AppleInsider reports that Apple detailed their use of a JavaScript framework called SproutCore at WWDC last week.
SproutCore is an "open source, platform-independent, Cocoa-inspired JavaScript framework for creating web applications that look and feel like Desktop applications". Apple also contributed to performance updates and added new functionality to the SproutCore framework, which serves as the basis for their new MobileMe web-applications. Apple describes the user experience for their new MobileMe web applications as Desktop class, providing features such as drag and drop, click and drag, and keyboard shortcuts (guided tour video).

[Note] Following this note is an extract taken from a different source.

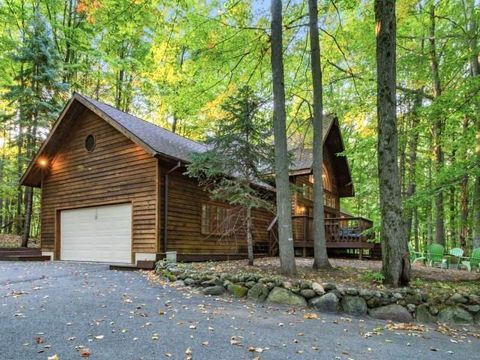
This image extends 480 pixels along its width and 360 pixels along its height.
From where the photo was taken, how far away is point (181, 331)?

Apple's interest in SproutCore is, in part, to reduce their dependence on Adobe's Flash player, which traditionally is used for more interactive content on the web. Being based entirely in JavaScript, any modern web browser can run these SproutCore based applications without any additional plugins.
Those frameworks offer prebuilt code that has been polished to work on all browsers, making it easier for the developer to concentrate on what their web page should be doing rather than repeatedly reinventing the wheel for various low level functions. In that respect, open JavaScript frameworks can replace Flash without requiring any secondary plugin runtime because they are simply open JavaScript that runs in the browser directly.
Apple has also notably resisted adding Flash support to the iPhone, and made significant efforts to optimize Javascript in future versions of Safari. These improvements should trickle down into the iPhone's mobile Safari as well. This being said, the functionality of SproutCore can not replicate many of the advanced functions of Flash (such as videos and advanced animation).
The article makes the leap that SproutCore represents "Cocoa for Windows" suggesting that Apple may use the tool to develop cross-platform web-versions of its productivity applications, such as iWork, but this appears to be speculative. In a related note, a new startup called 280 Slides has introduced a web-based PowerPoint/Keynote presentation application. 280 Slides was founded by two former Apple employees and also utilizes a Cocoa-inspired JavaScript framework called Objective-J/Cappuccino.